A daily summary of top stories around the world.

On "National Nuclear Day," Iran's president announced that scientists now are enriching uranium on an "industrial scale." The announcement, on the first anniversary of Iran's initial success in that area, was seen as likely to deepen the worry of the US and other powers who believe Iran is working toward the assembly of nuclear bombs. Above, students in Tehran, the capital, carry a banner proclaiming, "Nuclear energy is our obvious right."

North Korea's government offered new assurances Monday that UN inspectors will be admitted to its nuclear facilities once they're closed. But each passing day makes it less likely that the deadline for idling them will be met, officials say. A delay in releasing $25 million worth of North Korean funds being held by a Macao bank is holding up the deactivation, and technical considerations make a complete shutdown by Saturday "very difficult," the officials said. Every delay "serves to turn [the North's nuclear] weapons development into a fait accompli," a prospective presidential candidate in rival South Korea warned.

The Taliban followed their beheading of a hostage by demanding again the release of two "commanders" from prison in Afghanistan. Otherwise, the militants said Monday, they'll execute five more people – members of an Afghan medical team and their driver – by the same method. In an editorial, the Arman-e-Millie newspaper said the government should respond to such threats by itself executing "criminal Taliban" in its jails. Above, newsstand customers in Kabul read of the hostage's death.

A new crackdown on radical Muslim clerics was pledged Monday by Saudi Arabia's Interior Minister. Prince Nayef bin Abdul-Aziz said, "We see in them a greater threat than [is] coming from those who perpetrate" terrorist acts. In recent years, the government has reduced domestic terrorism via tough security measures, but critics say radical Islamic ideology remains strong.

Embattled Prime Minister Surayud Chulanont of Thailand checked into a hospital amid rumors that he might resign due to the military government's mounting problems. The news came as suspected Islamist separatists in southern Thailand burned another school to the ground and killed five more people, three of them fellow Muslims. Police say the separatists increasingly are targeting members of their own religious community to make it appear that the attacks are by rival Buddhists.

At least nine soldiers died and five others were hurt in a new attack by Islamist militants in Algeria, authorities said Monday. Six militants also were killed when military reinforcements arrived at the scene of an ambush 93 miles southwest of the capital, Algiers. A period of calm followed last summer's offer of amnesty to militants who surrendered. But fewer than 300 accepted its terms and violence since has picked up again. The latest incident was the third in a little over a month.

A majority of members of parliament in Ukraine upped the stakes in the bitter confrontation between President Viktor Yushchenko and Russian-leaning Prime Minister Viktor Yanukovich Monday, saying they'd support a new national election only if it included voting for the chief executive. Such an election could cost Yushchenko, who is pro-Western, his job.

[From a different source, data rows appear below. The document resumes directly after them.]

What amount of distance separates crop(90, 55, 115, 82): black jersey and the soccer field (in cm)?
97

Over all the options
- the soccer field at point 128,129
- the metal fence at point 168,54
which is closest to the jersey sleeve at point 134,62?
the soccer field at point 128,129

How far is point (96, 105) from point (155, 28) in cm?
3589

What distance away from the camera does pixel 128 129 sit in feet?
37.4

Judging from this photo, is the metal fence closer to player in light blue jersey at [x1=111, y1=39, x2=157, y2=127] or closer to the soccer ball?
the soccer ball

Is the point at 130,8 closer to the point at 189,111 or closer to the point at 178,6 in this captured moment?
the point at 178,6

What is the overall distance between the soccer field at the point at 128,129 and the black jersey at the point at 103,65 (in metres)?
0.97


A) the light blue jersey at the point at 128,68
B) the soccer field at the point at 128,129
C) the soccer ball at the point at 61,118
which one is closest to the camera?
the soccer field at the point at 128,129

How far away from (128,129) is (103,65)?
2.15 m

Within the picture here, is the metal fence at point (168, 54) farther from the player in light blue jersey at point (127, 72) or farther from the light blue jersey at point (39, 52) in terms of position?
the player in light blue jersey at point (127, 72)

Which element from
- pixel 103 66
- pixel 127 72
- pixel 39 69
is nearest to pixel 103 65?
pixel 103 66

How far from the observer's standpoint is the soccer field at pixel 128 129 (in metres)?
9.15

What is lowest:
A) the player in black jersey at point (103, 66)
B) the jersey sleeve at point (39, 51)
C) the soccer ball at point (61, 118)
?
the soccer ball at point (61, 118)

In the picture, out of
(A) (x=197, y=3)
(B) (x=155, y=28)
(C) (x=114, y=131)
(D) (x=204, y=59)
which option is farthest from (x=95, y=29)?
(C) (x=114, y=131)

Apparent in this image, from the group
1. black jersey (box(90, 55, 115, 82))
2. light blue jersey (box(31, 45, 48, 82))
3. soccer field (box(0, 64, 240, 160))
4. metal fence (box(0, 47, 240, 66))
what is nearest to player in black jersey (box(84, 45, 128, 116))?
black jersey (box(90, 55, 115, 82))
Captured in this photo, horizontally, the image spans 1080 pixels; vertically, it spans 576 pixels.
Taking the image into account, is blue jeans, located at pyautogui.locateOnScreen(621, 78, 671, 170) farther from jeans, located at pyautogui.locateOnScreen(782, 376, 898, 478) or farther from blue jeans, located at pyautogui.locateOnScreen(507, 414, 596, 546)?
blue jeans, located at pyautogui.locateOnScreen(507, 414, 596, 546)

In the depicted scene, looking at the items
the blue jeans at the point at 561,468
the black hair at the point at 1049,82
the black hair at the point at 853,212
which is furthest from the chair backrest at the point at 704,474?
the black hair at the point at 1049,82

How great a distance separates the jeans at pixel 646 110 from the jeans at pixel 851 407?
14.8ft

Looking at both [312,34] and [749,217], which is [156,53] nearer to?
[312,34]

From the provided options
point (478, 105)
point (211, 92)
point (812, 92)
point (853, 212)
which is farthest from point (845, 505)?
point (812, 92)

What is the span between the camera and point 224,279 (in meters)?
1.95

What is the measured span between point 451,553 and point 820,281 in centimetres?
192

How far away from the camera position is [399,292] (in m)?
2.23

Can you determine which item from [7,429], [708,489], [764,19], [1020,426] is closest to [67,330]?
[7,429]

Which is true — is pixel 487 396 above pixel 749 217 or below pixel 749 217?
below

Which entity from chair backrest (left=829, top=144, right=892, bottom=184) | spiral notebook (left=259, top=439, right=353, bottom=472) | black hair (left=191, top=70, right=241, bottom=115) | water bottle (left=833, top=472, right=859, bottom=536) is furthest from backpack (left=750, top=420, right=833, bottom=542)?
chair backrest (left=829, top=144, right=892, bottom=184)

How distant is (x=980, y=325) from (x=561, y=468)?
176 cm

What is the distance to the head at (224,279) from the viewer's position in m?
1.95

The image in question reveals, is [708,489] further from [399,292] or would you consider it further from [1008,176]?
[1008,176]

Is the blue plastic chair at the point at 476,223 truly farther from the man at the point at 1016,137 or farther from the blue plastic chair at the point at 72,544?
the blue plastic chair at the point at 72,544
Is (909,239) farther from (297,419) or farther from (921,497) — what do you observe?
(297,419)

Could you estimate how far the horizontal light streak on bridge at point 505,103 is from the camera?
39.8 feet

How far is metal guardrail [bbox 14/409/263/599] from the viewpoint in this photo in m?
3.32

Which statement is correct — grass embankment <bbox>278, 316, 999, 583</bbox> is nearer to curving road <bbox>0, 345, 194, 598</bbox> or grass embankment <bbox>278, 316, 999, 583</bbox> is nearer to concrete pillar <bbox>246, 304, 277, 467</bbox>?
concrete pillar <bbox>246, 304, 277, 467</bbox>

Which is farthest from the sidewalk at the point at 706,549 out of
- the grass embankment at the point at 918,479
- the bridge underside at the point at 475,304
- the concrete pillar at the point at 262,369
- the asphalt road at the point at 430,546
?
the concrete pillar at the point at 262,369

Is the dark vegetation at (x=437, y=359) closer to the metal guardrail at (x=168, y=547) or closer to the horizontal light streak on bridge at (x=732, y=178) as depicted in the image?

He dissolved parliament and called an early election for May 27, although the legality of his order is under judicial review.

Onetime Nobel Peace Prize winner Jose Ramos Horta was assured of at least a top-three finish as vote-counting began in East Timor's presidential election. But analysts said none of the eight candidates appeared likely to win an outright majority when official results are announced, perhaps as soon as Wednesday. That would require a runoff between the top two finishers next month – an eventuality that the analysts warned may only prolong instability in the fledgling nation.